Start of Entries supplied

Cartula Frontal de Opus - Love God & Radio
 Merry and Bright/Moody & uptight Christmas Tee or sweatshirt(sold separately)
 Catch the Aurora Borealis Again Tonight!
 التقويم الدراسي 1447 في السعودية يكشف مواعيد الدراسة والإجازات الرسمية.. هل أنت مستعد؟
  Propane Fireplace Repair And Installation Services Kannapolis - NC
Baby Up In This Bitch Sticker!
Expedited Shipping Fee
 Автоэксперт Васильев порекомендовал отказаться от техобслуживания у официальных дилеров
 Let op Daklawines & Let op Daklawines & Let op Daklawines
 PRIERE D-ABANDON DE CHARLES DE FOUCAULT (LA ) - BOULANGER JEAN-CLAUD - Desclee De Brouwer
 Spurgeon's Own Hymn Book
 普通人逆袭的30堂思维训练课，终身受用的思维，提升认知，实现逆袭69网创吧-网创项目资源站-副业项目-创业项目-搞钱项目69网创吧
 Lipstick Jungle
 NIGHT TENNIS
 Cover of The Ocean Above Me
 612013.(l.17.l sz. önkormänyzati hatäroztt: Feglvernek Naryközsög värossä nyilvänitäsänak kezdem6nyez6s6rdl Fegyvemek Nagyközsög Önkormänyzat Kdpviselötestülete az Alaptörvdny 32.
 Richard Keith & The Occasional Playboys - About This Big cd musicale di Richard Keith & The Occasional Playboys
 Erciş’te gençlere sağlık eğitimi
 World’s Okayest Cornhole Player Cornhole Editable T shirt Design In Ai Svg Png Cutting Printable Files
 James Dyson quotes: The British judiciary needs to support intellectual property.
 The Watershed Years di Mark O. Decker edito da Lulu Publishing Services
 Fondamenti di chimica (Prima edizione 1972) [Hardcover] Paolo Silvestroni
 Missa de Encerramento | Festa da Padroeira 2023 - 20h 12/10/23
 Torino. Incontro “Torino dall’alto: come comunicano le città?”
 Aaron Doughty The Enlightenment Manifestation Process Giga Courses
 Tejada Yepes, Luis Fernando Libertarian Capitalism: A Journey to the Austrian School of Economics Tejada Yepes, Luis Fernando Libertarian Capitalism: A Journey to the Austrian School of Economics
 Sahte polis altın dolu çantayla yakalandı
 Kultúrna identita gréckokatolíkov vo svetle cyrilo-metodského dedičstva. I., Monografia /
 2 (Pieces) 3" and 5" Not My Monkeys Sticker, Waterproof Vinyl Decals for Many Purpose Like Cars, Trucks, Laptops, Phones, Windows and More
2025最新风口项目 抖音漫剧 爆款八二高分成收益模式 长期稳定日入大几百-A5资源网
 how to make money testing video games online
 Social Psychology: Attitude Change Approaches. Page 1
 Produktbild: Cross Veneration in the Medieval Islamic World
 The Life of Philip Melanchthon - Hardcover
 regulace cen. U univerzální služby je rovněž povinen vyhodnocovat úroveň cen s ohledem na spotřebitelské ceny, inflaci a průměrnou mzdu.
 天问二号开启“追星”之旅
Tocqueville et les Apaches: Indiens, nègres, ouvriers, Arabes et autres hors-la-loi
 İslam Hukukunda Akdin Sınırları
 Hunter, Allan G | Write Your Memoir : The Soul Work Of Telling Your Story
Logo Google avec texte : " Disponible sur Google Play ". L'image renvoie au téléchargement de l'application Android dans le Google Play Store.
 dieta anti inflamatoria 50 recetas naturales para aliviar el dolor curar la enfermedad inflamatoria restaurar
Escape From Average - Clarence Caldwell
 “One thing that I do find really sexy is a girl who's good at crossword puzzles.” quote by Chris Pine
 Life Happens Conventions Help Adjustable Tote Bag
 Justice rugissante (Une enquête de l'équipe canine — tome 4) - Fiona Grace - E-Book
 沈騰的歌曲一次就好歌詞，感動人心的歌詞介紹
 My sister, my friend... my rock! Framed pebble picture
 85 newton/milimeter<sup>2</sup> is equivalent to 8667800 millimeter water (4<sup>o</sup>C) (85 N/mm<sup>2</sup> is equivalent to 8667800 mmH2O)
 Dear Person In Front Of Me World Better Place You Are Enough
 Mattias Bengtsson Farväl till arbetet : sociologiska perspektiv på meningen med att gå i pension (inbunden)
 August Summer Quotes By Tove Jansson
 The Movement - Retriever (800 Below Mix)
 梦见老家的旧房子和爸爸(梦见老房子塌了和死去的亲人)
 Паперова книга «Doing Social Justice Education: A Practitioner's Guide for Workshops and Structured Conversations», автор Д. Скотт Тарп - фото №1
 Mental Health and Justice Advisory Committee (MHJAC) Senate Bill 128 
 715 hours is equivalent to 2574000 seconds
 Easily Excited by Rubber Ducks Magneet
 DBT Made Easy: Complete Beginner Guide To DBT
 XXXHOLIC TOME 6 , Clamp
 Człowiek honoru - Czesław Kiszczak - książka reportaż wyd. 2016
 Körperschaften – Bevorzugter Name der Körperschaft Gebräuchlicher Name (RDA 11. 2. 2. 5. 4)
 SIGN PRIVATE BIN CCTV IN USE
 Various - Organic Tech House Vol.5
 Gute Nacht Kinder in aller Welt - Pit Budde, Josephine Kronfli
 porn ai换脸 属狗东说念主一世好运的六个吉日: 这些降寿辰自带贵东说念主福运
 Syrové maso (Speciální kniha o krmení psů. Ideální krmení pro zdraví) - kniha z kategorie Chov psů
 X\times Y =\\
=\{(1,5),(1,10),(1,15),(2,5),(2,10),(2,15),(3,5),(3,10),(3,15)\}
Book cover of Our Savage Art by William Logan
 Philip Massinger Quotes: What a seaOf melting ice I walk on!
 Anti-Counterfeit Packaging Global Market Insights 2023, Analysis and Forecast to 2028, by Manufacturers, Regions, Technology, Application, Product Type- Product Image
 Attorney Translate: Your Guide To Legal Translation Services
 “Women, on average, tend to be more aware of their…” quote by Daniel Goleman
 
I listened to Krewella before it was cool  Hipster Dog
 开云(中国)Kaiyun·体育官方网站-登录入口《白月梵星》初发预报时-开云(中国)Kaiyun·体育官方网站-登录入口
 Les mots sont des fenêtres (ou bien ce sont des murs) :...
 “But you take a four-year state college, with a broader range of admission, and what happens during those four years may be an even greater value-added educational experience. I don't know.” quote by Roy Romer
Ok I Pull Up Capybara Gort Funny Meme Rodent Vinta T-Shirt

End of Entries supplied

What you are asked to do
Out of the data above, set down the lines from the one with "Anti-Counterfeit Packaging Global" to the one with "Attorney Translate: Your", both included, exactly as written and with no additions.

Written reply
 Anti-Counterfeit Packaging Global Market Insights 2023, Analysis and Forecast to 2028, by Manufacturers, Regions, Technology, Application, Product Type- Product Image
 Attorney Translate: Your Guide To Legal Translation Services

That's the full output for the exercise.